§ Work required:
Copy the lines of the records from the one containing "In this photo showing" through the one containing "6.25 meters", changing "camera" to "viewer" and leaving everything else as it is.

§ Data records:
________________________

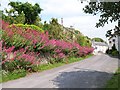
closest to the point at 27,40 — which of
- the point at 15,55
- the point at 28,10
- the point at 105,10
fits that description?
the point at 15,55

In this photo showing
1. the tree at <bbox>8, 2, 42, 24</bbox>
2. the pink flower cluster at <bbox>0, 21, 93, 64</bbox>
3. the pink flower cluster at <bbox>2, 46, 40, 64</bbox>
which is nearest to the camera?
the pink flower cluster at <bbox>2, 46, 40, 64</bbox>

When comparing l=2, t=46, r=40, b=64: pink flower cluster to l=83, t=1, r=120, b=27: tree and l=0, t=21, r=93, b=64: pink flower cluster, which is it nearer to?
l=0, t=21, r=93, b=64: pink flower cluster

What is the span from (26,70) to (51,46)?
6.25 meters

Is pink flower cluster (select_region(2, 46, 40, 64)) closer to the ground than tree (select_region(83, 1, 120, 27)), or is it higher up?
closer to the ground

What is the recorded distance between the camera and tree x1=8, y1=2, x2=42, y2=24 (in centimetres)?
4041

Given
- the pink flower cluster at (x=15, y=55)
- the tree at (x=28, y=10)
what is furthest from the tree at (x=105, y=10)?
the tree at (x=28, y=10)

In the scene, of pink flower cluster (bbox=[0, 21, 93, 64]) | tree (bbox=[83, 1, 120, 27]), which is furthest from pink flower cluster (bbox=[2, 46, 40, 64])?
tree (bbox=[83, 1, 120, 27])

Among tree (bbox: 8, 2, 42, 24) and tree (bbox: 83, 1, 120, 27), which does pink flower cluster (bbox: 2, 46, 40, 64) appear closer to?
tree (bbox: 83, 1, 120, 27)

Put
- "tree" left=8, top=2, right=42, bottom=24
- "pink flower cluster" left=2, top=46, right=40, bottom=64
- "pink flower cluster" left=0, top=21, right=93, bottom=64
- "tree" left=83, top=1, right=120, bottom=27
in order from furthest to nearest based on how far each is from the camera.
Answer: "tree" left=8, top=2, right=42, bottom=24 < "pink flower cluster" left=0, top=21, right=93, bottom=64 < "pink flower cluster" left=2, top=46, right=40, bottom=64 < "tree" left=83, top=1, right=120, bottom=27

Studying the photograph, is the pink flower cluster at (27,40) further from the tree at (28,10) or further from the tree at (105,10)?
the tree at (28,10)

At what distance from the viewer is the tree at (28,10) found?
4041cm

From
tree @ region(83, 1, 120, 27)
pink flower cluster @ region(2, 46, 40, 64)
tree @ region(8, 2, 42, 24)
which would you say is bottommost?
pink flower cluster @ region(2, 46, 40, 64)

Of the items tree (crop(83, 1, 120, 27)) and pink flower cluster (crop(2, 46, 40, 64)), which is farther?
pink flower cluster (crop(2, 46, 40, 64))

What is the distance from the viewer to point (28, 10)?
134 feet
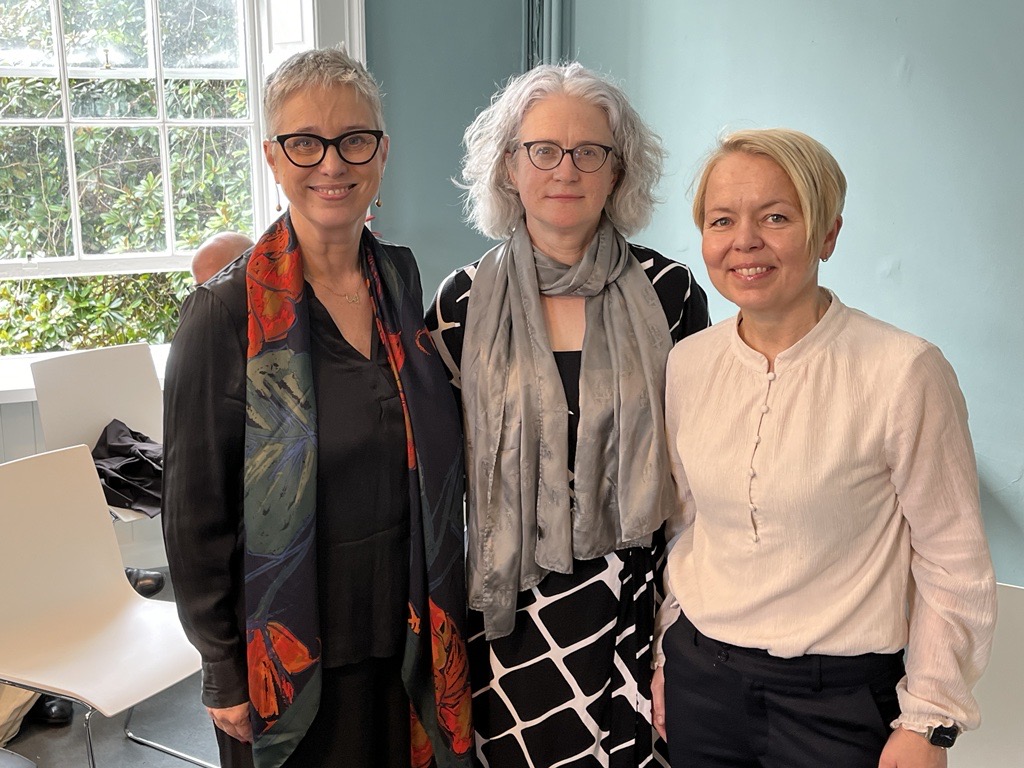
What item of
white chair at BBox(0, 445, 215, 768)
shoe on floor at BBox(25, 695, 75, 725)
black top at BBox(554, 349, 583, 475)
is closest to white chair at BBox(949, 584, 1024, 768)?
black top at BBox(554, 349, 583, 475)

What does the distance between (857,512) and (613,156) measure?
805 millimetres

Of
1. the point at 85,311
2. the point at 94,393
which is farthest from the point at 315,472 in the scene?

________________________

§ Task response:
In this photo showing
1. the tree at <bbox>8, 2, 42, 24</bbox>
2. the pink flower cluster at <bbox>0, 21, 93, 64</bbox>
3. the pink flower cluster at <bbox>2, 46, 40, 64</bbox>
which is nearest to the viewer?
the pink flower cluster at <bbox>2, 46, 40, 64</bbox>

When comparing l=2, t=46, r=40, b=64: pink flower cluster to l=83, t=1, r=120, b=27: tree and l=0, t=21, r=93, b=64: pink flower cluster, which is it nearer to?
l=0, t=21, r=93, b=64: pink flower cluster

What is the span from (26,70) to (51,46)?
6.25 meters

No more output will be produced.